:: Exercise input ::
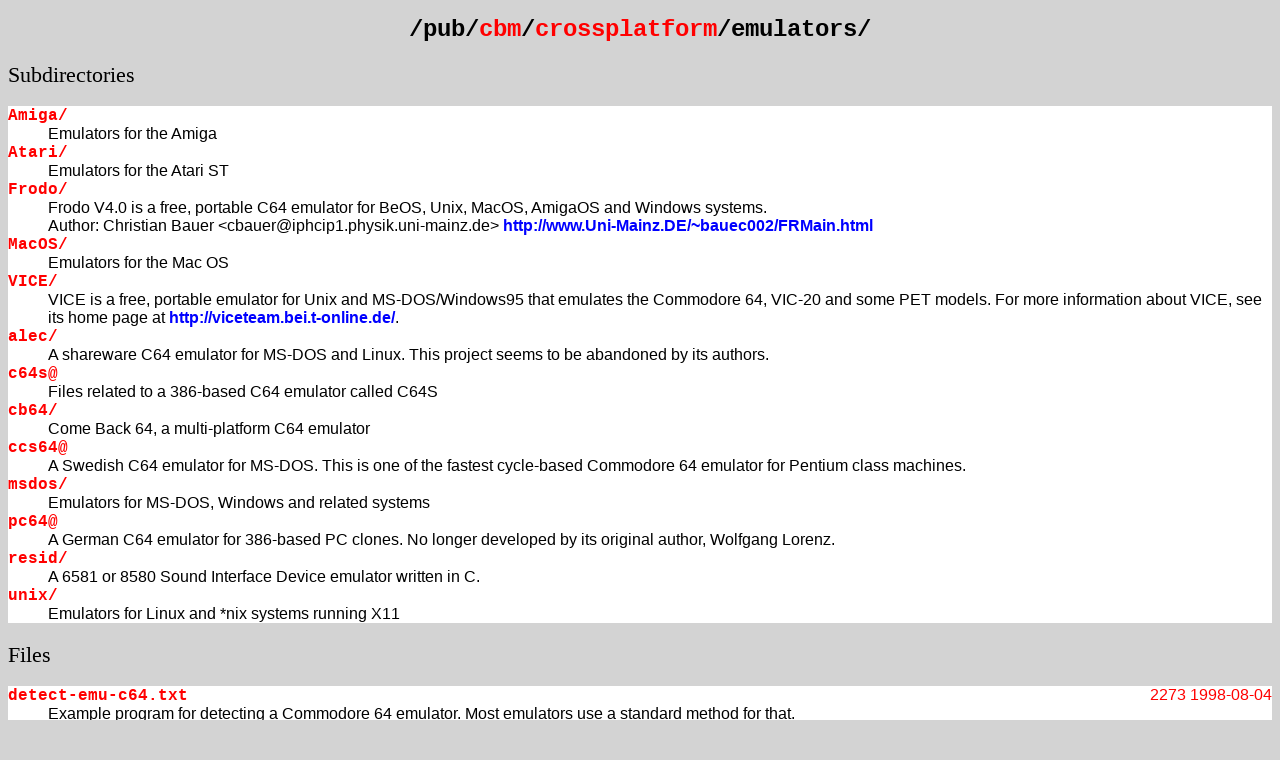

--- FILE ---
content_type: text/html
request_url: http://cbm.ko2000.nu/crossplatform/emulators/index.html
body_size: 1526
content:
<?xml version="1.0"?><!-- -*- xml -*- -->
<!DOCTYPE html PUBLIC "-//W3C//DTD XHTML 1.0 Strict//EN"
 "http://www.w3.org/TR/xhtml1/DTD/xhtml1-strict.dtd">
<html
 xmlns="http://www.w3.org/1999/xhtml"
 lang="en" xml:lang="en" dir="ltr">

<head>
<title>/pub/cbm/crossplatform/emulators/</title>
<link rel="stylesheet" href="../../.index.css" />
<link rel="icon" href="../../.icon.png" />
<link rel="SHORTCUT ICON" href="../../.icon.ico" />
<link rel="top" href="../index.html" />
<link rel="prev" href="../converters/index.html" />
<link rel="next" href="../graphics/index.html" />
<meta http-equiv="Content-Type" content="text/html; charset=utf-8" />
</head><body>
<h1>/pub/<a
href="../../index.html">cbm</a>/<a
href="../index.html">crossplatform</a>/emulators/</h1>
<div class="top">
</div>
<h2><a class="anchor" name="dirs">Subdirectories</a></h2>
<div class="dirs">
<dl>
<dt><a href="Amiga/index.html">Amiga/</a></dt>
<dd>Emulators for the Amiga</dd>
<dt><a href="Atari/index.html">Atari/</a></dt>
<dd>Emulators for the Atari ST</dd>
<dt><a href="Frodo/index.html">Frodo/</a></dt>
<dd>Frodo V4.0 is a free, portable C64 emulator for BeOS, Unix, MacOS, AmigaOS
and Windows systems.<br />
Author: Christian Bauer &lt;cbauer@iphcip1.physik.uni-mainz.de&gt;
<a class="link" href="http://www.Uni-Mainz.DE/~bauec002/FRMain.html">http://www.Uni-Mainz.DE/~bauec002/FRMain.html</a></dd>
<dt><a href="MacOS/index.html">MacOS/</a></dt>
<dd>Emulators for the Mac OS</dd>
<dt><a href="VICE/index.html">VICE/</a></dt>
<dd>VICE is a free, portable emulator for Unix and MS-DOS/Windows95 that
emulates the Commodore 64, VIC-20 and some PET models.
For more information about VICE, see its home page at
<a class="link" href="http://viceteam.bei.t-online.de/">http://viceteam.bei.t-online.de/</a>.</dd>
<dt><a href="alec/index.html">alec/</a></dt>
<dd>A shareware C64 emulator for MS-DOS and Linux.  This project seems to be
abandoned by its authors.</dd>
<dt><a href="msdos/c64s/index.html">c64s@</a></dt>
<dd>Files related to a 386-based C64 emulator called C64S</dd>
<dt><a href="cb64/index.html">cb64/</a></dt>
<dd>Come Back 64, a multi-platform C64 emulator</dd>
<dt><a href="msdos/ccs64/index.html">ccs64@</a></dt>
<dd>A Swedish C64 emulator for MS-DOS.  This is one of the fastest cycle-based
Commodore 64 emulator for Pentium class machines.</dd>
<dt><a href="msdos/index.html">msdos/</a></dt>
<dd>Emulators for MS-DOS, Windows and related systems</dd>
<dt><a href="msdos/pc64/index.html">pc64@</a></dt>
<dd>A German C64 emulator for 386-based PC clones.  No longer developed by
its original author, Wolfgang Lorenz.</dd>
<dt><a href="resid/index.html">resid/</a></dt>
<dd>A 6581 or 8580 Sound Interface Device emulator written in C.</dd>
<dt><a href="unix/index.html">unix/</a></dt>
<dd>Emulators for Linux and *nix systems running X11</dd>
</dl>
</div>
<h2><a class="anchor" name="files">Files</a></h2>
<div class="files">
<dl>
<dt><a href="detect-emu-c64.txt">detect-emu-c64.txt</a>
<span class="date">1998-08-04</span>
<span class="length">2273</span></dt>
<dd>Example program for detecting a Commodore 64 emulator.
Most emulators use a standard method for that.</dd>
<dt><a href="detect-emu-vic20.txt">detect-emu-vic20.txt</a>
<span class="date">1998-12-20</span>
<span class="length">2647</span></dt>
<dd>Example program for detecting a Commodore VIC 20 emulator.</dd>
</dl>
</div>
<p class="bot"><a href="../../MIRRORS.html">Mirror sites</a>
&ndash;
<a href="../../README.html">General information</a>
&ndash;
<a href="../../FILETYPES.html">File types</a>
&ndash;
<a href="../../crossplatform/transfer/transfer.html">Data transfer</a></p>
<p class="bot"><small>The Commodore brandname and the chickenhead logo are
property of Commodore International BV, a Tulip company.</small></p>
</body></html>
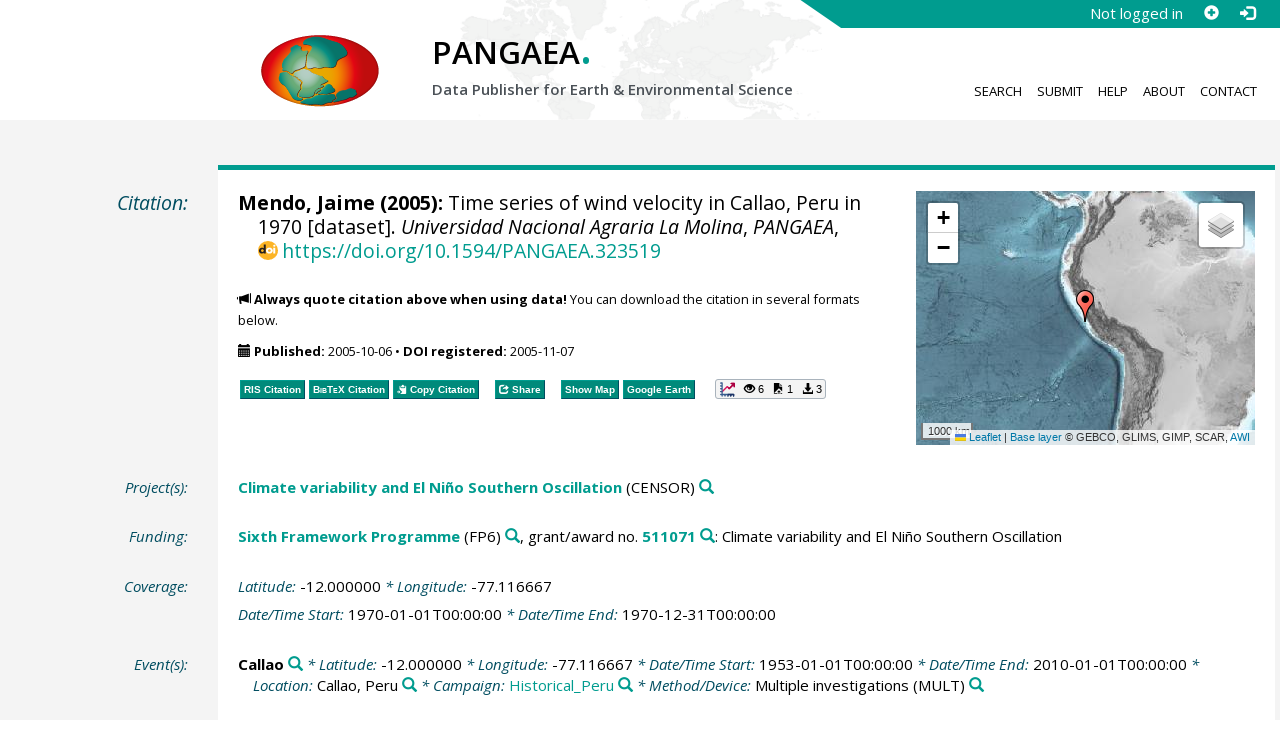

--- FILE ---
content_type: text/html;charset=utf-8
request_url: https://doi.pangaea.de/10.1594/PANGAEA.323519?format=recommendations
body_size: 604
content:
<div class="row"><div class="col-lg-21 col-md-20 col-sm-24 col-xs-24 col-lg-offset-3 col-md-offset-4"><div class="row"><div class="col-lg-12 col-md-12 col-sm-24 col-xs-24"><div class="text-block top-border"><h2>Datasets with similar metadata</h2><ul class="recommender-list" data-ga-event-category="Similar Datasets Link"><li class="recommender-item"><a rel="follow" href="https://doi.pangaea.de/10.1594/PANGAEA.323518"><strong>Mendo, J (2005): </strong>Time series of wind velocity in Callao, Peru in 1969.</a> <small class="text-linkwrap doi-link">https://doi.org/10.1594/PANGAEA.323518</small><!--Score: 991.65405-->
</li>
<li class="recommender-item"><a rel="follow" href="https://doi.pangaea.de/10.1594/PANGAEA.323610"><strong>Mendo, J (2005): </strong>Time series of turbulence rates in Callao, Peru in 1970.</a> <small class="text-linkwrap doi-link">https://doi.org/10.1594/PANGAEA.323610</small><!--Score: 986.7225-->
</li>
<li class="recommender-item"><a rel="follow" href="https://doi.pangaea.de/10.1594/PANGAEA.323520"><strong>Mendo, J (2005): </strong>Time series of wind velocity in Callao, Peru in 1971.</a> <small class="text-linkwrap doi-link">https://doi.org/10.1594/PANGAEA.323520</small><!--Score: 980.7315-->
</li>
</ul></div></div><div class="col-lg-12 col-md-12 col-sm-24 col-xs-24"><div class="text-block top-border"><h2>Users interested in this dataset were also interested in</h2><ul class="recommender-list" data-ga-event-category="Recommender Link"><li class="recommender-item"><a rel="follow" href="https://doi.pangaea.de/10.1594/PANGAEA.262721"><strong>Pal Verma, S; Curray, JR; Moore, DG (2005): </strong>Major-element chemical analyses of Hole 64-474A.</a> <small class="text-linkwrap doi-link">https://doi.org/10.1594/PANGAEA.262721</small><!--Score: 0.6003567-->
</li>
<li class="recommender-item"><a rel="follow" href="https://doi.pangaea.de/10.1594/PANGAEA.801473"><strong>Salisbury, MH; Shinohara, M; Richter, C et al. (2005): </strong>Visual core description (VCD) from ODP Hole 195-1201C.</a> <small class="text-linkwrap doi-link">https://doi.org/10.1594/PANGAEA.801473</small><!--Score: 0.6003567-->
</li>
<li class="recommender-item"><a rel="follow" href="https://doi.pangaea.de/10.1594/PANGAEA.477928"><strong>Swift, J (2006): </strong>Hydrochemistry measured on water bottle samples at station IndianOcean_1976_AN_18S/2313.</a> <small class="text-linkwrap doi-link">https://doi.org/10.1594/PANGAEA.477928</small><!--Score: 0.6003567-->
</li>
</ul></div></div></div></div></div>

:: Requirement ::
Tell how many lines above hold "free", nothing more.

:: Problem solution ::
2